특정 연도(2014,2015,2016)에 출시된 게임들의 각 플랫폼의 수를 수집하고 시각화하였다. 또한 해당 연도별 지역마다 출고량 1~3위에 해당하는 게임의 장르를 해당 플랫폼에 표시했다.
- 특정 연도별로 플랫폼의 수를 수치화하고 시각화한 것을 보아 console platform이 가장 인기있다는 것을 확인할 수 있었다. 즉, 게임의 트렌드(플랫폼)가 console로 많이 돌아섰다는 것을 확인할 수 있었다.
- 특히나 2016년도에는 모든 지역에서 출고량의 top 3 게임이 모두 PS4인 만큼 console platform의 트렌드라는 것을 확인할 수 있었다.
- 또한 console 게임의 특성상 다이나믹한 게임들이 많다는 것을 top 3 게임의 장르를 확인하면서 알 수 있었다.
  - 주요 top 3 게임
    1. shooter : 적의 공격을 피하며 무기를 쏘는 게임
    2. Action : 일정한 스토리에/배경에 따라 실시간으로 캐릭터의 행동을 버튼 등을 통해 직접 조작하는 비디오 게임
    3. Sports : 축구, 농구 게임.

결론

게임 트렌드 -> 플랫폼
- 연도별 게임의 트렌드는 console 플랫폼의 게임이라는 것을 확인할 수 있었다.

게임 트렌드 -> 장르
- 연도별 전체 데이터의 장르의 수와 각 지역별로 출고량을 기준으로 장르에 대한 트렌드를 확인해보려 했다.
- 연도별 전체 지역에 출시된 게임의 순수 장르의 수를 파악해보니 아래와 같음을 확인할 수 있었다.
  - 1980 : Misc
  - 1981 ~ 1983 : Action
  - 1984 ~ 1985 : Puzzle
  - 1986 : Platform
  - 1987 : Sports
  - 1988 : Platform
  - 1989 : Puzzle
  - 1990 : Platform
  - 1991 : Sports
  - 1992 : Fighting
  - 1993 : Platform
  - 1994 ~ 2002 : Sports
  - 2003 ~ 2016 : Action
  - 2017 : Role-Playing
  - 2020 : Simulation
- Platform과 Puzzle이 계속 교차로 많이 출시되다가 1994 ~ 2002년까지는 Sports가 2013 ~ 2016까지는 Action 장르의 게임이 많이 출시되었다는 것을 확인할 수 있었고 이러한 게임의 주요 플랫폼이 console(ps4,ps3,xone,wiiu)인 것을 확인할 수 있었다(위의 다른 문제 해결에서). 역시 console 게임이 장르를 보면 알 수 있지만 역동적인 게임이 유리하다는 것을 볼 수 있다.
- 출시된 장르의 수와는 달리 각 지역마다 출고량 1위인 장르는 다르다는 것을 보고 2016년도 국내 배틀로얄 게임 열풍을 불러온 배틀그라운드 처럼 갑작스럽게 인기의 급상승으로 아래와 같은 결과가 나왔나?라는 생각을 해볼 수 있었다.

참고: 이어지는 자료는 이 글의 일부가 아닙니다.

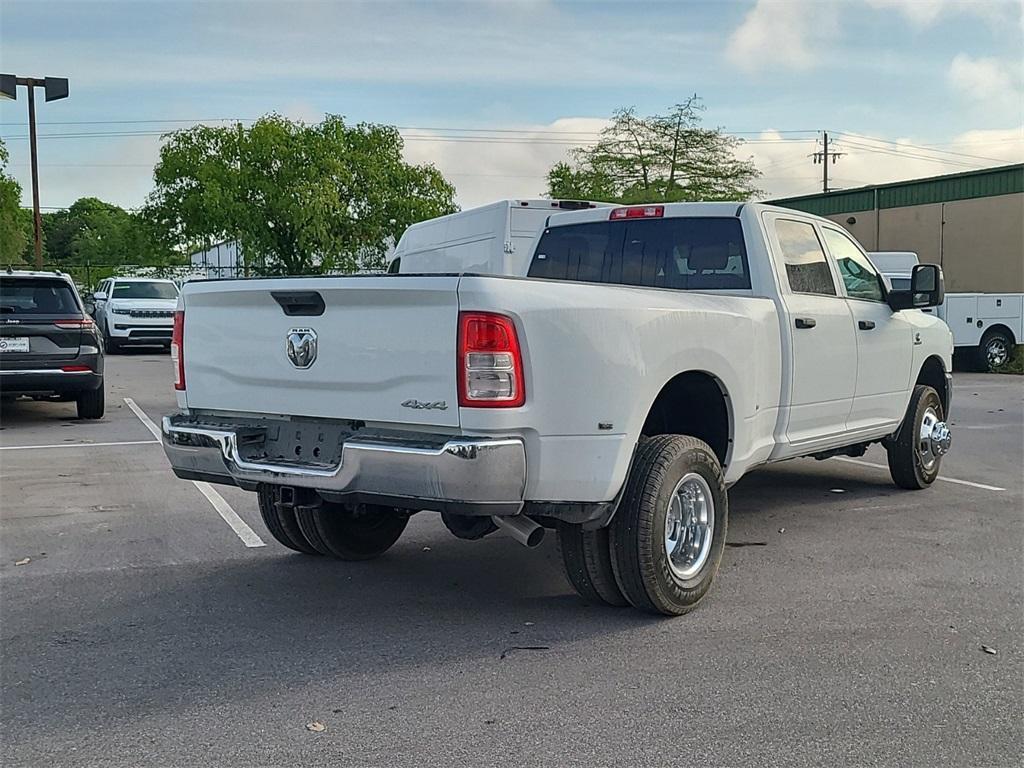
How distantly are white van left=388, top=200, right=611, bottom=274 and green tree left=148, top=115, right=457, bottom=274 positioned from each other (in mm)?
23548

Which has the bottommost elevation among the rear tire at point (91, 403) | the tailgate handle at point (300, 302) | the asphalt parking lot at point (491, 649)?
the asphalt parking lot at point (491, 649)

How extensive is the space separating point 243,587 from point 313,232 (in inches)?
1363

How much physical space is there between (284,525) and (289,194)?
113 feet

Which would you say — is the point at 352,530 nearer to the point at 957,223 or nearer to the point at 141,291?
the point at 141,291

from collections import defaultdict

years = sorted(df.Year.unique())
year_genres = defaultdict(list)

#해마다 장르의 수로 가장 인기있는 장르라고 판단했고 해당 연도와 값을 딕셔너리로 표현 (장르의 수로 연도별 게임의 트렌드 파악) -> 출고량을 기준으로 바꿔야함.
for year in years:
  favorites = []
  for favorite in df[df['Year']==year].Genre.value_counts().index[df[df['Year']==year].Genre.value_counts()==df[df['Year']==year].Genre.value_counts().max()].values:
    favorites.append(favorite)
  year_genres[year].append(favorites)
  for sale in ['NA_Sales','EU_Sales','JP_Sales','Other_Sales','Total_Sales']:
    if df[df['Year']==year].sort_values(sale,ascending=False)[sale].iloc[0] <=0:
      year_genres[year].append('No sale')
    else:
      year_genres[year].append(df[df['Year']==year].sort_values(sale,ascending=False).Genre.iloc[0])    
  print('\n--------------------{0}-------------------\n'.format(year))
  print('모든 지역에서 가장 많이 출시된 게임 장르(게임 장르 수): {0}'.format(year_genres[year][0][0]))
  print('북미에서 가장 많이 출시된 게임 장르(출고량): {0}'.format(year_genres[year][1]))
  print('유럽에서 가장 많이 출시된 게임 장르(출고량): {0}'.format(year_genres[year][2]))
  print('일본에서 가장 많이 출시된 게임 장르(출고량): {0}'.format(year_genres[year][3]))
  print('기타 지역에서 가장 많이 출시된 게임 장르(출고량): {0}'.format(year_genres[year][4]))
  print('모든 지역에서 가장 많이 출시된 게임 장르(출고량): {0}'.format(year_genres[year][5]))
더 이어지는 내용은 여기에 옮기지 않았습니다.